EXCERPT TO READ:
I’d also like to give a special shout out and congratulations to Zephyr’s company-wide Top Producer, Danielle Lazier.

Britton and I have both been at Zephyr real estate since Day 1 of our career, and we have a great deal of respect for our colleagues, sales managers, administrative team, and everyone else that is on team Zephyr. We couldn’t be the happy and dynamic team that we are if it wasn’t for the awesome staff that surrounds us, and our fellow colleagues that bring their “A-Game” to their business on a daily basis. To every agent out there (top producer or not) that runs an honest, solid, reputable and awesome business, we say thank you and congratulations!

 

Zephyr is #1… or #2?

Statistics. You know the trite saying. I recently came across some 2011 San Francisco real estate market share statistics by brokerage. Below is the chart, please click on it for a larger image that is slightly easier to read.

Zephyr 2011 Market Share compared to other SF Brokerages

There are an (almost) infinite number of ways to calculate market share. One of the more common is to look at either units (number of sales) or dollar volume (the combined value of all sales). Real estate brokerages that list expensive property tend to look bigger when you compare dollar volume (even with fewer units, they have a higher market share using dollar volume because of their higher list and sales prices).

The above chart uses dollar volume, and since Zephyr does a broad business and isn’t focused exclusively on luxury listings there are firms on the list that have an average list/sale price that is higher that Zephyr.

RAW DATA:
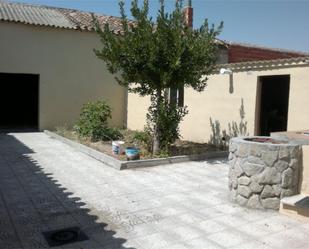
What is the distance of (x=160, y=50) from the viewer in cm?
928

INSTRUCTIONS TO FOLLOW: Write out the part of the Zephyr real estate text above that begins at the words "Zephyr is #1…" and stops after "easier to read.".

REPLY:
Zephyr is #1… or #2?

Statistics. You know the trite saying. I recently came across some 2011 San Francisco real estate market share statistics by brokerage. Below is the chart, please click on it for a larger image that is slightly easier to read.